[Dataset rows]
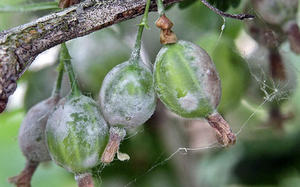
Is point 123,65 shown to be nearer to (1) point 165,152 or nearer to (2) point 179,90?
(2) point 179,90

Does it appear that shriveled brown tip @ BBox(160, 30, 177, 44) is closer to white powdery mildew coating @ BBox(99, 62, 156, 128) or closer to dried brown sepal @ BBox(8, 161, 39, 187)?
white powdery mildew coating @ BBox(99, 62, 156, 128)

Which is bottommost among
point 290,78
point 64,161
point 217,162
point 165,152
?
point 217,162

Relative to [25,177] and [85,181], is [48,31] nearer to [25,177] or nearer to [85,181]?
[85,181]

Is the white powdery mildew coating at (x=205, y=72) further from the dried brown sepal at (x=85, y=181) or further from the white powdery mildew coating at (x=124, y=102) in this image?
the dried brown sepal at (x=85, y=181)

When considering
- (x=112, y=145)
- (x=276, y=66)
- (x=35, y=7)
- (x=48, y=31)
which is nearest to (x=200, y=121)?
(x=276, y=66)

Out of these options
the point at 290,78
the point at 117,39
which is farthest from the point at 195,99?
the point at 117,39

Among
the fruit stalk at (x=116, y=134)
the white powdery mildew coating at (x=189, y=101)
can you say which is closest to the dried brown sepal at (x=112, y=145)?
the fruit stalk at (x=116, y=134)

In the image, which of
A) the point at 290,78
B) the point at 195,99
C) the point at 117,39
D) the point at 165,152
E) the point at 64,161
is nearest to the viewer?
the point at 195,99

* * *

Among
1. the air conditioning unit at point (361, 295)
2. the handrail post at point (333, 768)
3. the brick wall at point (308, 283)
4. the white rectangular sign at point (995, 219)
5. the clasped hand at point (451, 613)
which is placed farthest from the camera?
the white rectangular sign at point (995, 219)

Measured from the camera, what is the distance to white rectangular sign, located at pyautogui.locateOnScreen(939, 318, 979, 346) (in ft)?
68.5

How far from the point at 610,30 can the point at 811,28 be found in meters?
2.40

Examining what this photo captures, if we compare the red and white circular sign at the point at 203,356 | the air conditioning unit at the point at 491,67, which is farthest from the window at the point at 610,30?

---

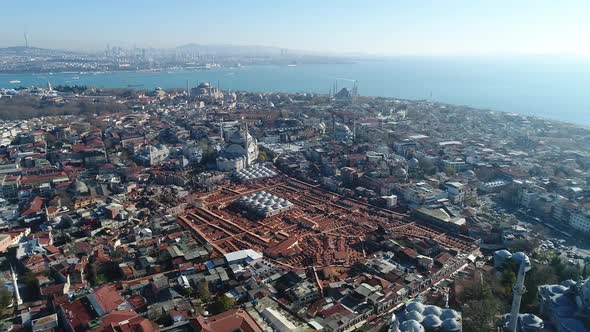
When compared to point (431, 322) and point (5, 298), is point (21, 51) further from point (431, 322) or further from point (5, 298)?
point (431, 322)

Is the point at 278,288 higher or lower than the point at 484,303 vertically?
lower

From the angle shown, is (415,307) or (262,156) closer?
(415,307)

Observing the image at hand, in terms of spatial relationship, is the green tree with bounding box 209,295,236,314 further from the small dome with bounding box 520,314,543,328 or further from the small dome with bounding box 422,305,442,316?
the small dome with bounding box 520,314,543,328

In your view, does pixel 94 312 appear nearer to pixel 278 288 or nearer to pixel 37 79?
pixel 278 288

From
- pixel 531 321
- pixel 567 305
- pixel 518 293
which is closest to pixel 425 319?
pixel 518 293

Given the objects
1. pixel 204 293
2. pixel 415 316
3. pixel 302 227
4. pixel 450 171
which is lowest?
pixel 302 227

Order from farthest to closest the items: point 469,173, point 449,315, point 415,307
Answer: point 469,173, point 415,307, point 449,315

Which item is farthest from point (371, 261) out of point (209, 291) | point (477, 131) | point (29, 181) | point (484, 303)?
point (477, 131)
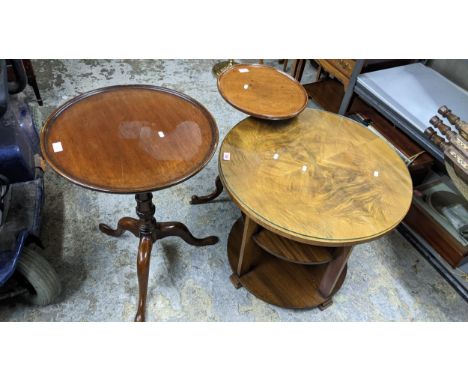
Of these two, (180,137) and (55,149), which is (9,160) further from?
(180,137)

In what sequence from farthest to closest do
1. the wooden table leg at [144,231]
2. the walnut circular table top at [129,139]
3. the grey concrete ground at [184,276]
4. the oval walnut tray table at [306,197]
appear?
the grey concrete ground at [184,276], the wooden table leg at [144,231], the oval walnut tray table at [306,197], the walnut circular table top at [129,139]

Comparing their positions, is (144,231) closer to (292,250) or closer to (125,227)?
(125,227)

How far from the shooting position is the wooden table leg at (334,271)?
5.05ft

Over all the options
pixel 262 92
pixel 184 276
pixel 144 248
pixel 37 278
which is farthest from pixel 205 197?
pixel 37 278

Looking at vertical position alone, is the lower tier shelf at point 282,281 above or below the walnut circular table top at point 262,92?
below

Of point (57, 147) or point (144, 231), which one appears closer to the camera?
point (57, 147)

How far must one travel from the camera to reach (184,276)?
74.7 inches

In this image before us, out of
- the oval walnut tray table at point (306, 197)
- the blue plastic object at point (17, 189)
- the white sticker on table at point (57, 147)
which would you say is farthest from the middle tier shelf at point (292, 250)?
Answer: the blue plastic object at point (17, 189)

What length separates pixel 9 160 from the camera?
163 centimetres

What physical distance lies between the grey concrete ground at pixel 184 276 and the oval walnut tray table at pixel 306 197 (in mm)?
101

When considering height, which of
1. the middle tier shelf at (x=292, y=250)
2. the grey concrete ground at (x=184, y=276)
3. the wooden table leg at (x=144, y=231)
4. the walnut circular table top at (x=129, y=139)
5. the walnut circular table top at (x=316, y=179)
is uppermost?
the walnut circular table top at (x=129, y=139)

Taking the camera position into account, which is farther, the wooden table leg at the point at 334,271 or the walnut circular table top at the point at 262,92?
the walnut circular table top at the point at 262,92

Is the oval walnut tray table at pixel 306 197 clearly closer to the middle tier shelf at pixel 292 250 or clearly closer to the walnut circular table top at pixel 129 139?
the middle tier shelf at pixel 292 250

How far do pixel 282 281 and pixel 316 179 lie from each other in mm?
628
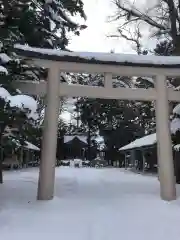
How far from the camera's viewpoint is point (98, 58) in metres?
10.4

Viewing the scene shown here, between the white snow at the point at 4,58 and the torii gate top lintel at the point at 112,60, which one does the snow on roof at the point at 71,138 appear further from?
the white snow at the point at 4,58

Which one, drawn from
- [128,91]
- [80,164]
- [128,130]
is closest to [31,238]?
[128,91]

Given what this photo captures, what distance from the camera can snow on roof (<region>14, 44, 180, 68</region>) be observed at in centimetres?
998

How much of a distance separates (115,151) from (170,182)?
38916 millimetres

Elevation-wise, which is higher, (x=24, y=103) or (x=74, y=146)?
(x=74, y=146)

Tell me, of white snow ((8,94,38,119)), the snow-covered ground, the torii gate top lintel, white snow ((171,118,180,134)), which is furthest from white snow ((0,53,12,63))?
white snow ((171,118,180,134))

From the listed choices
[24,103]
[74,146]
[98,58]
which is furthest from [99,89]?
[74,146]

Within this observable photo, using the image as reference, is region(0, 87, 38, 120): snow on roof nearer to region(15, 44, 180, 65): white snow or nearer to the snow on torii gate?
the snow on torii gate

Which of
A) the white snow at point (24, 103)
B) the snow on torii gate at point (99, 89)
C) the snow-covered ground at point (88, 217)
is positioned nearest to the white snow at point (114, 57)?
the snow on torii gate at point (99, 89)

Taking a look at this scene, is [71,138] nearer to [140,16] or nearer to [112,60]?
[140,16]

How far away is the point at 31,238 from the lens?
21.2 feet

#### [What is needed]
Select each line of the data above that includes the word "grey".

#### [Solution]
3. the grey concrete ground at [184,276]
the grey concrete ground at [184,276], the wooden table leg at [144,231], the oval walnut tray table at [306,197], the walnut circular table top at [129,139]
What physical distance lies between the grey concrete ground at pixel 184 276 and the oval walnut tray table at pixel 306 197 (in mm)?
2. the grey concrete ground at (x=184, y=276)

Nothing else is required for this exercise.